**Task to complete**: Could you print every record below exactly as written?

**Data for analysis**:
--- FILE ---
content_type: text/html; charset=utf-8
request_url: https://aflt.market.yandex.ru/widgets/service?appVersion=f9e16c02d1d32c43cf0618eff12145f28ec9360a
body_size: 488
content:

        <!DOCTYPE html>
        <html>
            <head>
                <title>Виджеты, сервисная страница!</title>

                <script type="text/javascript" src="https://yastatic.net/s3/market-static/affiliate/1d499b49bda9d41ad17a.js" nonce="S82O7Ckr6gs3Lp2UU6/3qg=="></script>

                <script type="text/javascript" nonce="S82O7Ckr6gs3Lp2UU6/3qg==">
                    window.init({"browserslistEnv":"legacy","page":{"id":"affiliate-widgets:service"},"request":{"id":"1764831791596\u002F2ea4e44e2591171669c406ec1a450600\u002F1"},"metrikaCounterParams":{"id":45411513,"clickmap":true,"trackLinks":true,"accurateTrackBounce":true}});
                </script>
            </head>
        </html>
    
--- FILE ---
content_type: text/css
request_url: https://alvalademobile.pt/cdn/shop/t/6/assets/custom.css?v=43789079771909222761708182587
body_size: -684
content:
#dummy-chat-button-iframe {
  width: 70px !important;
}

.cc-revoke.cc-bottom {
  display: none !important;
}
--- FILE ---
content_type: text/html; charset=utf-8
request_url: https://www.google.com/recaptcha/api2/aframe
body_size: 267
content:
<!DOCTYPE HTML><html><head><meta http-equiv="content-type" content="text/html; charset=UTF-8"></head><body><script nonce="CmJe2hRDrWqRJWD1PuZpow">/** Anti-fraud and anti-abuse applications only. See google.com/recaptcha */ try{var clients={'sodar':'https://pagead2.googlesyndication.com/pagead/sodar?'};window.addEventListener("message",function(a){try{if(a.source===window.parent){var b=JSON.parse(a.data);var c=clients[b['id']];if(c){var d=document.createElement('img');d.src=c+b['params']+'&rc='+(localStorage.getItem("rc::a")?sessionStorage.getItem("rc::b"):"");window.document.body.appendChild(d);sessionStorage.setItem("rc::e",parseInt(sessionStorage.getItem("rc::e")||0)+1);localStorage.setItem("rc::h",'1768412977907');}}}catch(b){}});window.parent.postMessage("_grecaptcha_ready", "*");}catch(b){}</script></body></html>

**Your solution**:
--- FILE ---
content_type: text/html; charset=utf-8
request_url: https://aflt.market.yandex.ru/widgets/service?appVersion=f9e16c02d1d32c43cf0618eff12145f28ec9360a
body_size: 488
content:

        <!DOCTYPE html>
        <html>
            <head>
                <title>Виджеты, сервисная страница!</title>

                <script type="text/javascript" src="https://yastatic.net/s3/market-static/affiliate/1d499b49bda9d41ad17a.js" nonce="S82O7Ckr6gs3Lp2UU6/3qg=="></script>

                <script type="text/javascript" nonce="S82O7Ckr6gs3Lp2UU6/3qg==">
                    window.init({"browserslistEnv":"legacy","page":{"id":"affiliate-widgets:service"},"request":{"id":"1764831791596\u002F2ea4e44e2591171669c406ec1a450600\u002F1"},"metrikaCounterParams":{"id":45411513,"clickmap":true,"trackLinks":true,"accurateTrackBounce":true}});
                </script>
            </head>
        </html>
    
--- FILE ---
content_type: text/css
request_url: https://alvalademobile.pt/cdn/shop/t/6/assets/custom.css?v=43789079771909222761708182587
body_size: -684
content:
#dummy-chat-button-iframe {
  width: 70px !important;
}

.cc-revoke.cc-bottom {
  display: none !important;
}
--- FILE ---
content_type: text/html; charset=utf-8
request_url: https://www.google.com/recaptcha/api2/aframe
body_size: 267
content:
<!DOCTYPE HTML><html><head><meta http-equiv="content-type" content="text/html; charset=UTF-8"></head><body><script nonce="CmJe2hRDrWqRJWD1PuZpow">/** Anti-fraud and anti-abuse applications only. See google.com/recaptcha */ try{var clients={'sodar':'https://pagead2.googlesyndication.com/pagead/sodar?'};window.addEventListener("message",function(a){try{if(a.source===window.parent){var b=JSON.parse(a.data);var c=clients[b['id']];if(c){var d=document.createElement('img');d.src=c+b['params']+'&rc='+(localStorage.getItem("rc::a")?sessionStorage.getItem("rc::b"):"");window.document.body.appendChild(d);sessionStorage.setItem("rc::e",parseInt(sessionStorage.getItem("rc::e")||0)+1);localStorage.setItem("rc::h",'1768412977907');}}}catch(b){}});window.parent.postMessage("_grecaptcha_ready", "*");}catch(b){}</script></body></html>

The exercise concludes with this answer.